A Compromised Phone System Was Used To Attack 000 Phone Service

A hacker was able to compromise the phone exchange of a Vocus customer and flood the 000 emergency call service, operated by Telstra, with 600 calls at a time last weekend. As a result early on the morning of 26 May 2018, some emergency callers didn’t receive a return call for up to nine hours.

Vocus provides businesses with cloud based and other phone systems rather than traditional PBX solutions. One of their customer’s systems was compromised and an unknown party from overseas was able to launch a denial of service attack on the 000 service by calling from what looked like an anonymnous number. When calls were answered by an operator, there was no one on the line.

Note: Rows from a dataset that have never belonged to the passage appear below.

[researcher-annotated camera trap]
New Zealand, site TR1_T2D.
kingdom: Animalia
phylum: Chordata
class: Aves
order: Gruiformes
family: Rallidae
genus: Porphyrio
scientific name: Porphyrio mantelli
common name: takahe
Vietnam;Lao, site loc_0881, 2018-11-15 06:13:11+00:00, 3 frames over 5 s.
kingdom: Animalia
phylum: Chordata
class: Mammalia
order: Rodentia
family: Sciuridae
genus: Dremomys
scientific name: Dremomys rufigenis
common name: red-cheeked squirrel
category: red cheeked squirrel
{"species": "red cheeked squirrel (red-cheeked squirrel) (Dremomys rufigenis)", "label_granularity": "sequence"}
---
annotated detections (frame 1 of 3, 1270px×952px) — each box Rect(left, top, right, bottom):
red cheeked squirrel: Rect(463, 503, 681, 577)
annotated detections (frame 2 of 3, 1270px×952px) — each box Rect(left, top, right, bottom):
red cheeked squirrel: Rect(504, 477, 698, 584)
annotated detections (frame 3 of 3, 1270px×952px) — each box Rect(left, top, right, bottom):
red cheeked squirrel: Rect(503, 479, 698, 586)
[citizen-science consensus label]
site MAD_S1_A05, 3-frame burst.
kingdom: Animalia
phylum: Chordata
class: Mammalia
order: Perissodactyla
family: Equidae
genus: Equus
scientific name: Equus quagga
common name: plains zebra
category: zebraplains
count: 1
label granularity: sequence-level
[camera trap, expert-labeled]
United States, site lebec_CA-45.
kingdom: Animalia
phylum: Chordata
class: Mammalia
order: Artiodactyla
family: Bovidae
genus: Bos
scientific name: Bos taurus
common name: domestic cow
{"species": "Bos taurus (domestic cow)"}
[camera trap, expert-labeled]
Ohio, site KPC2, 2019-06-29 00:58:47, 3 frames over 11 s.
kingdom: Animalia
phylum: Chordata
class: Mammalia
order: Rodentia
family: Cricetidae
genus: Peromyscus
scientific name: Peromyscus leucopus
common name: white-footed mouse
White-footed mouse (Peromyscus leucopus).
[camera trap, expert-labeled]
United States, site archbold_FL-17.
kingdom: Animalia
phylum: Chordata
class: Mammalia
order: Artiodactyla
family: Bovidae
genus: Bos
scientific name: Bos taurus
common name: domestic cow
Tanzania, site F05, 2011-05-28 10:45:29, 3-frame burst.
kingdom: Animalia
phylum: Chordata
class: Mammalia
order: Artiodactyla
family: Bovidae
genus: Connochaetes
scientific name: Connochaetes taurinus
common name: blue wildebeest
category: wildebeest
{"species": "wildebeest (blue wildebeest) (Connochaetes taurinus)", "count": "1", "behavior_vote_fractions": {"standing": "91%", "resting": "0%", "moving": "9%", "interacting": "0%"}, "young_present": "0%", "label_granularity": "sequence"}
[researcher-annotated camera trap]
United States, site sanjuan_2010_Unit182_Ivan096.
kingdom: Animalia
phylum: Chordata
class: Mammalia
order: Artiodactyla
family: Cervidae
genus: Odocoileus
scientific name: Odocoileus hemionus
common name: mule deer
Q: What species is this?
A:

It’s believed the attack was an attempt to bypass global call charges. By initiating calls from another country, over the internet and then using the compromised phone system to make calls to Australian numbers, the attacker could call numbers from another country without being charged for an international call.

This sort of attack is being used to dupe people into answering local calls and then scammers try to get them to hand over personal information or other data.

The hacker’s mistake here was that their dialling system prefixed a bunch of calls with 000, instead of using local area codes. As a result, the emergency services’ number was smashed with a massive influx of calls.

Attacks like this highlight the importance of ensuring all systems, especially any that are externally facing, are fully secured and kept up to date. And while service providers can provide secure platforms, there’s also an obligation on customers to use robust procedures, such as two-factor authentication and encryption, to reduce the risk of being attacked.